* Extract *

# Golf GTI - Finally drove one



## Robert A (May 18, 2003)

Santa Monica VW has two GTIs now. I suppose every dealer in the country must have them by now because we're here on the west coast.

Anyway, the one I drove was a medium metallic grey, with black leather interior, and a six speed manual transmission. I drove it at night, and the dash was lovely, the xenon's were bright, and the steering feel at speed (it's servotronic, so it's heavily boosted at slow speeds) was first rate.

All the reviews on this car have been spot-on with respect to the qualtiy, the engine, and the handling on the car. The car is especially fun at speed on the freeway because it feels very lively, yet stable and connected to the road. It also corners very well.

* Required actions *
• a. Summarize the forum post about the Golf GTI test drive in two sentences.
• b. For each statement, answer yes or no according to the Golf GTI post, and quote the words from the post that decide it.
(i) The GTI that was driven had a six-speed manual transmission.
(ii) The test drive took place in daylight.
(iii) The steering is heavily boosted at high speeds.
• c. Continue the Golf GTI test drive post from where it stops.
The data that follows comes from a separate source.

* Information supplied *
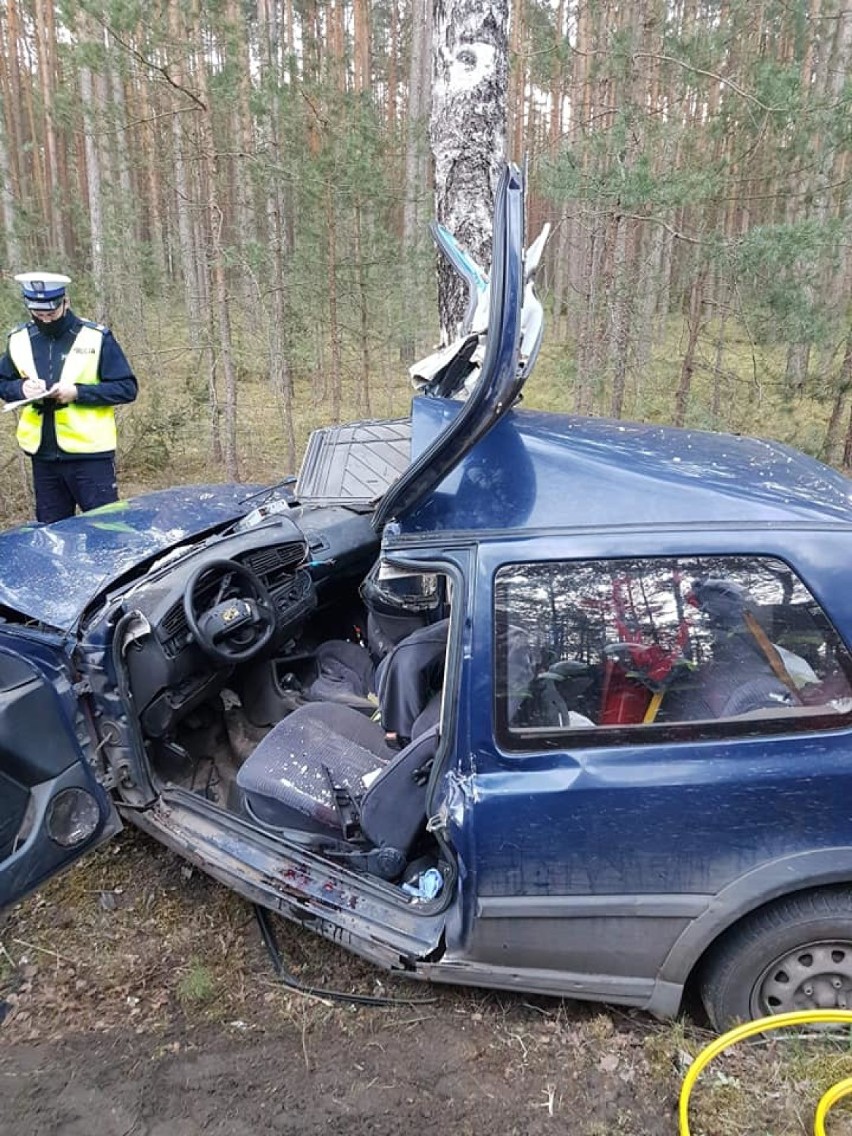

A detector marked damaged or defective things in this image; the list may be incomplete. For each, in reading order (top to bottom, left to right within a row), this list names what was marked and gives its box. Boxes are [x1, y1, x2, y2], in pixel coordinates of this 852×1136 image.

* Results by task *
• a. Robert A drove one of two GTIs at Santa Monica VW, a medium metallic grey car with black leather and a six-speed manual, and at night found the dash lovely, the xenons bright and the steering feel at speed first rate. The poster agrees with the reviews on the car's quality, engine and handling, calling it lively yet stable on the freeway and good in corners.

• b.
(i) Yes: "a six speed manual transmission"
(ii) No: "I drove it at night"
(iii) No: "it's servotronic, so it's heavily boosted at slow speeds"

• c.
The one downside, and it is a big one, is the front wheel drive. FWD essentially kills the car for me, because whenever you accelerate into a corner, or simply accelerate in a straight line, you're aware that the car is not evenly balanced, and no amount of suspension engineering can cure it. I also found that the manual transmission made the car an effort to drive in traffic, which I owe to the shift linkage being longer with an FWD car. I drive a manual 530i, and have no problems in traffic. I wish that VW/Audi would finally invest in RWD technology to cure problems inherent in FWD platforms, because the car is otherwise so great. 

I won't comment on how it stacks up against any BMW except to say that the car is very good looking and worthy of consideration given its price point.


----------



## SmoothCruise (Jul 23, 2005)

Robert A said:


> Santa Monica VW has two GTIs now. I suppose every dealer in the country must have them by now because we're here on the west coast.
> 
> Anyway, the one I drove was a medium metallic grey, with black leather interior, and a six speed manual transmission. I drove it at night, and the dash was lovely, the xenon's were bright, and the steering feel at speed (it's servotronic, so it's heavily boosted at slow speeds) was first rate.
> 
> ...


Now what about those Golf R32s? I thought they were awd. Have you driven one of those? I'm curious how they handle too. I think they look sweet.


----------



## Robert A (May 18, 2003)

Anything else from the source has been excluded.